%%

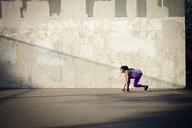 Woman in starting position on street ready to run by wall - CAVF46497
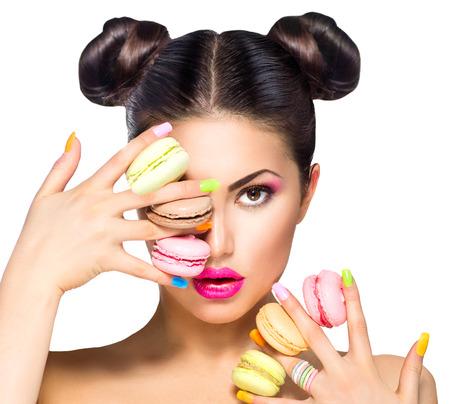 Photo pour Beauty fashion model girl taking colorful macaroons - image libre de droit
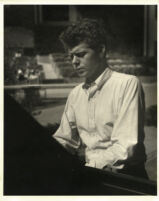 Van Cliburn playing the piano, 1958 [descriptive]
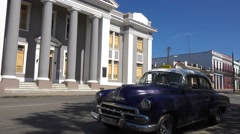 A large stately building stands in the central square of Cienfuegos, Cuba with Stock Footage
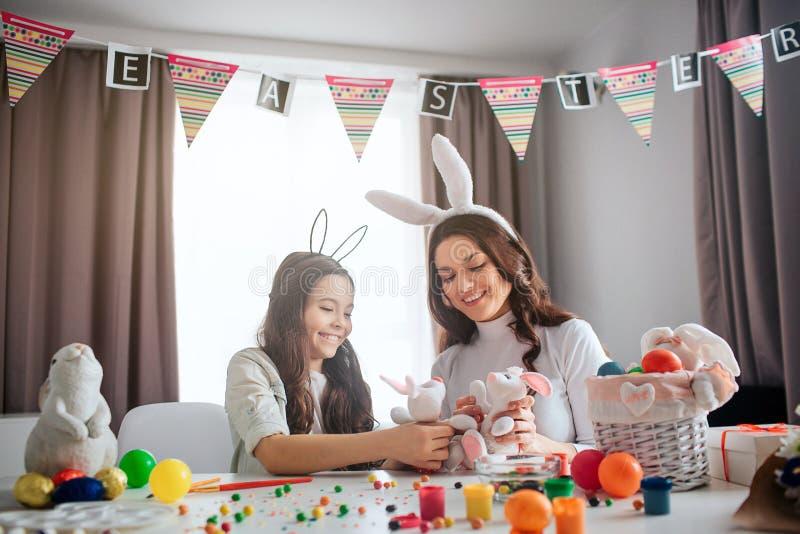 Urocza matka i dziewczyna przygotowywamy dla wielkanocy Bawić się wraz z białymi królik zabawkami na stole Rodzina zabawę wpólnie fotografia royalty free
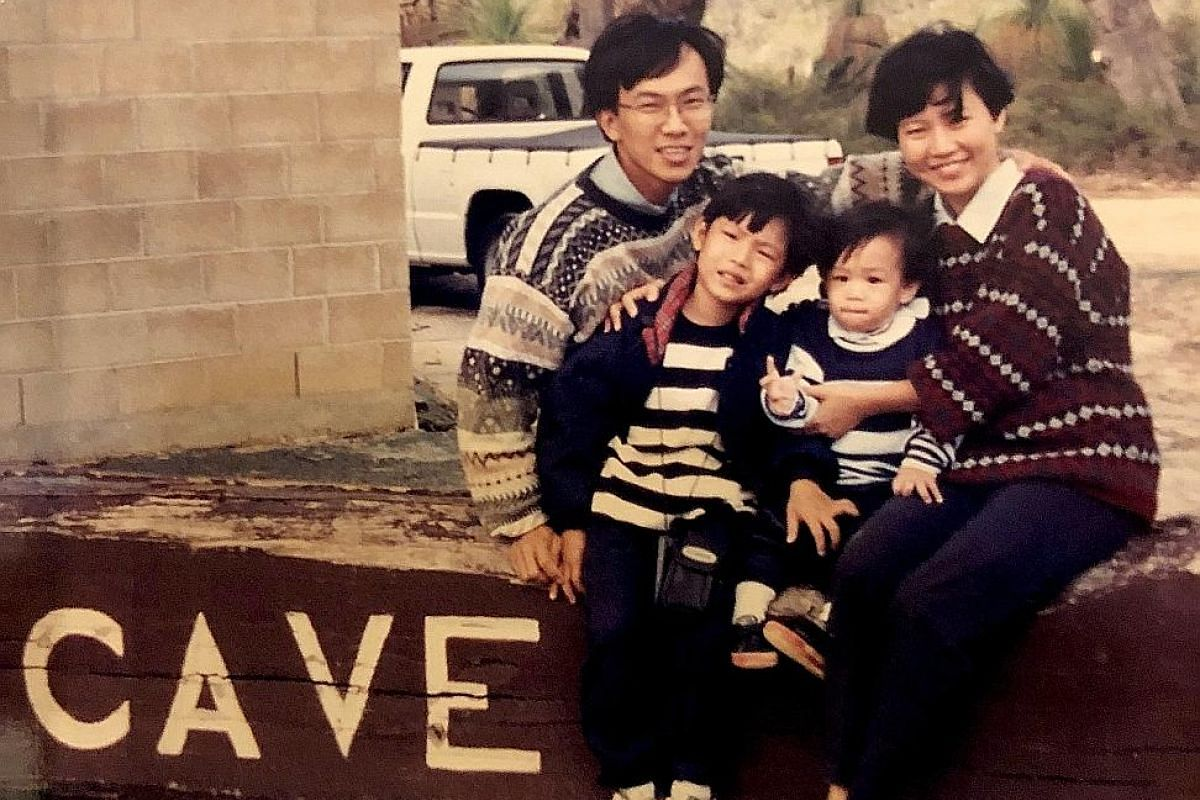 Siblings Silas (left) and Shamus Hwang on holiday with their parents, David Hwang and Brenice Ong, when they were kids.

%%

(To do): Above are records with pictures; repeat the records exactly and leave the pictures out.

(Task result):
 Woman in starting position on street ready to run by wall - CAVF46497
 Photo pour Beauty fashion model girl taking colorful macaroons - image libre de droit
 Van Cliburn playing the piano, 1958 [descriptive]
 A large stately building stands in the central square of Cienfuegos, Cuba with Stock Footage
 Urocza matka i dziewczyna przygotowywamy dla wielkanocy Bawić się wraz z białymi królik zabawkami na stole Rodzina zabawę wpólnie fotografia royalty free
 Siblings Silas (left) and Shamus Hwang on holiday with their parents, David Hwang and Brenice Ong, when they were kids.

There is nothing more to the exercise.